ALEXANDRIA, Va. – A Center for Competitive Politics (CCP) client, The National Defense PAC (NDPAC), was recently awarded a motion to stay discovery in its challenge to prevent the Federal Election Commission (FEC) from subjecting it to a burdensome investigation.

Joining CCP as co-counsel in this effort were Dan Backer of DB Capitol Strategies, Benjamin Barr, and Stephen Hoersting.

The decision prevents the FEC from examining NDPAC’s documents, deposing its executives, or otherwise engaging in an unwarranted investigation of its lawful activities. Further, NDPAC will be saved the substantial costs – in time, attorneys’ fees, and disruption – that such an investigation inevitably entails.

CCP Legal Director Allen Dickerson noted that the decision has a positive effect on the speech rights of grassroots organizations involved in political fundraising. “The FEC’s regulations disproportionately affect small, grassroots organizations that cannot afford to be buried in administrative paperwork or lawyers’ fees,” he said. “This decision helps ensure that when Americans must vindicate their First Amendment rights in court, they can do so without first being subjected to a lengthy and ultimately irrelevant government audit.”
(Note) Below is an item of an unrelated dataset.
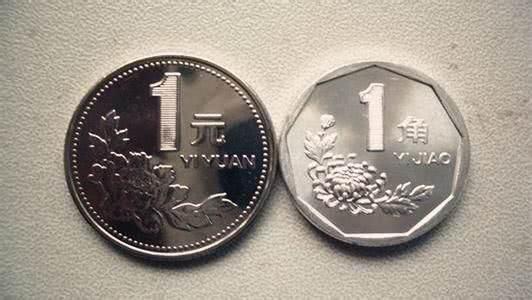 2002年菊花硬币价格表 2002年菊花一元硬币市场价格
DC federal district court judge Rosemary Collyer took just one paragraph to explain her decision, deferring to the 2010 Citizens United decision that “[t]he First Amendment does not permit laws that force speakers to retain a campaign finance attorney… before discussing the most salient political issues of our day.” The FEC regulations created real costs for small, grassroots political committees. The district court’s decision helps ensure that where “the issues in [a] case are matters of constitutional law already established by the Supreme Court,” those same groups can bring cost-effective lawsuits to ensure their right to speak.

As a result of a prior injunction in the case, NDPAC will continue to be allowed to accept both hard- and soft- money contributions so long as they are kept in segregated accounts.




The Center for Competitive Politics is now the Institute for Free Speech.